Note the wait(NULL) call by the parent process. The purpose of this call is to make sure the parent process waits until all its child processes are completed. In a situation where the child continues to run after the parent process is completed (died), the child is called an orphan process.
• Compile the code in a terminal (console):
gcc -o processes processes.c
• Run the program in a terminal (console):
./processes
Exercise 1
Compile and run processes.c. Observe the output. Why is the line “We just cloned a process..!” printed twice? Fix the code such that the line only prints once.
1
Creating and terminating threads
Listing 1: Snippet of threads.c
28 for(t=0;t<NUM_THREADS;t++)
29 {
30 printf("main thread: creating thread %ld\n", t);
31
32 //pthread_create spawns a new thread and return 0 on success
33 rc = pthread_create(&threads[t], NULL, work, (void *)t);
34 }
threads.c contains a simple example on creating (spawning) threads with pthread library and terminating them. In threads.c, the loop runs NUM_THREADS number of times and calls pthread_create function to create/spawn new threads.
pthread_create takes in four arguments:
1. thread – Reference to a thread variable of type pthread_t (element in threads array in this example)
2. attr – Thread attributes
3. start_routine – The function to be executed by the newly spawned thread (function work in this example)
4. arg – Arguments to be passed on to the parallel function (t in this example). Please note that instead of passing a single variable, we could pass a structure when multiple arguments are required by the parallel function.
• To find out more about different C functions, you can use the manual in command line:
man 2 pthread_create
• Compile the code in a terminal (console):
gcc -pthread -o threads threads.c
• Run the program in a terminal (console):
./threads
Exercise 2
Compile and run the threads.c program. Observe the output. Modify the NUM_THREADS value and observe the order of thread execution. Do threads execute in the same order they are spawned each time the program runs? Is the final value of the variable counter always the same? Explain.
Part 2: Process and Thread Synchronization
A critical section is a section of code that uses mutual exclusion to ensure that:
• Only one thread at a time can execute in the critical section
• All other threads have to wait on entry
• When a thread leaves a critical section, another can enter
A race condition happens when two concurrent threads (or processes) accessed a shared resource without any synchronization. Race conditions arise in software when an application depends on the sequence or timing of processes or threads for it to operate properly.
A race condition can also happen when the result of the program depends on the sequence of which the threads access the critical section. These inconsistencies of the result occur in critical sections due to sharing of resources by multiple processes/threads. (eg. sharing arrays, variables, files, etc.)
Process Synchronization with Semaphores
Download and study semaph.c program which illustrates the usage of semaphores for synchronizing Linux processes. To manage inter process communication, we need to create a shared memory space. This shared memory need to be destroyed at the completion of the program. Observe the use of Semaphore related function calls in the code. You may refer to man pages for each function call to learn more information.

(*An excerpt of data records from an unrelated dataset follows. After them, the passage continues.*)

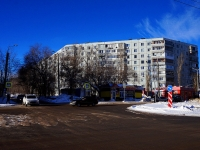 neighbour house: st. Matrosov, house 11. Apartment house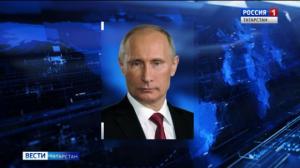 ვიდეო: რუსეთის პრეზიდენტი შესაძლო მსოფლიო კატასტროფაზე გვაფრთხილებს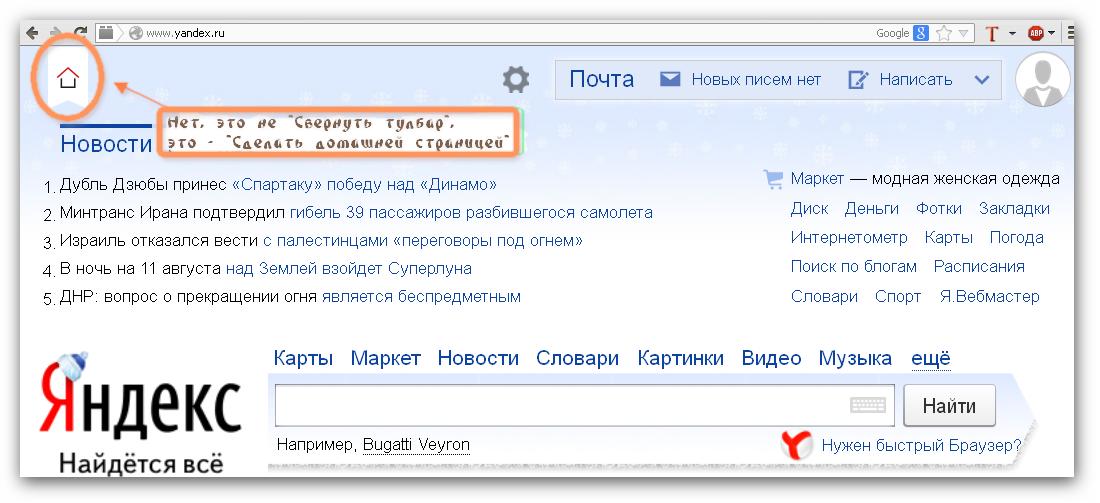 Яндекс: неоднозначный значок на главной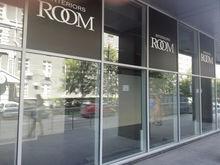 На Советской закрылся бутик интерьеров Room Interiors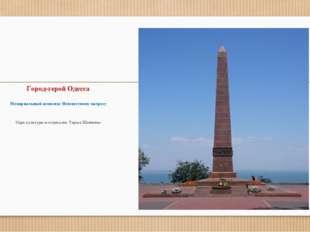 Город-герой Одесса Мемориальный комплекс Неизвестному матросу Парк культуры и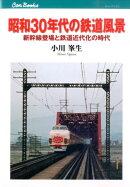 【謝恩価格本】昭和30年代の鉄道風景 鉄道147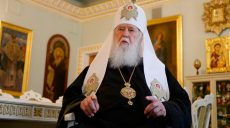 Патриарх Филарет: Мы готовы принять всех архиереев УПЦ МП в новую поместную церковь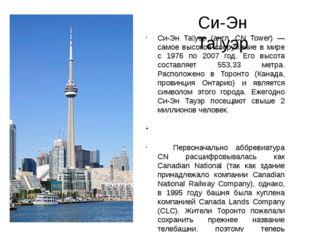 Си-Эн Та́уэр Си-Эн Та́уэр (англ. CN Tower) — самое высокое сооружение в мире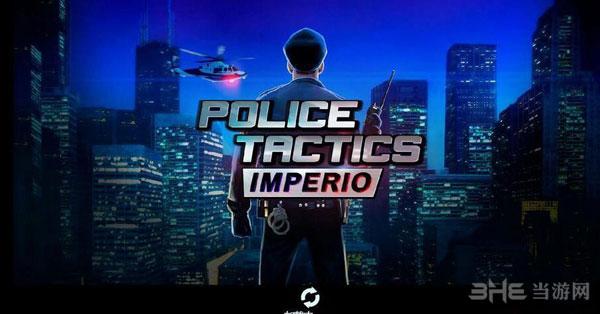 警察战术帝国截图1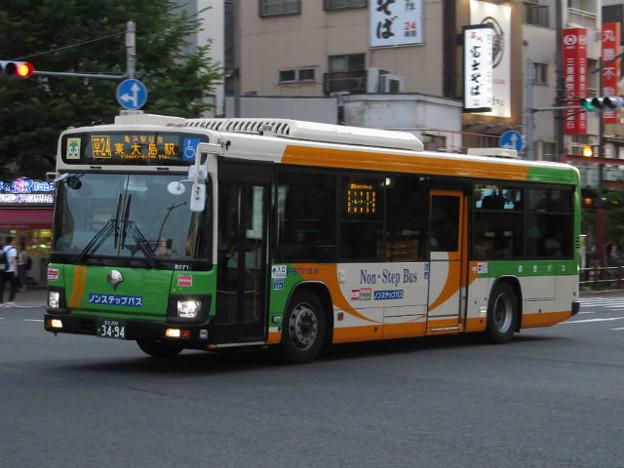 【都営バス】 R-B771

• Compile the code in a terminal (console):
gcc -pthread -o semaph semaph.c
• Run the program in a terminal (console):
./semaph
Thread Synchronization with Mutexes and Condition Variables
Download and study race-condition.c program which illustrates a multithreaded program with a race condition. race-condition.c demonstrates manipulation of a shared global_counter by multiple threads. There are 4 ADD threads that increment the global_counter by 1 each, and 4 SUB threads that decrement the global_counter by 1 each. At the end, the program should print the final value of the global_counter. Please note that sleep(rand() % 2) is called inside add and sub functions to delay the completion for few seconds.
• Compile the code in a terminal (console)
gcc -pthread -o race race-condition.c
• Run the program in a terminal (console)
./race
Exercise 3
Compile and run the race-condition.c program. Observe the output.
You should notice that the final result of the global counter is printed before completion of all threads. This is due to non-completion of threads before printing the final result.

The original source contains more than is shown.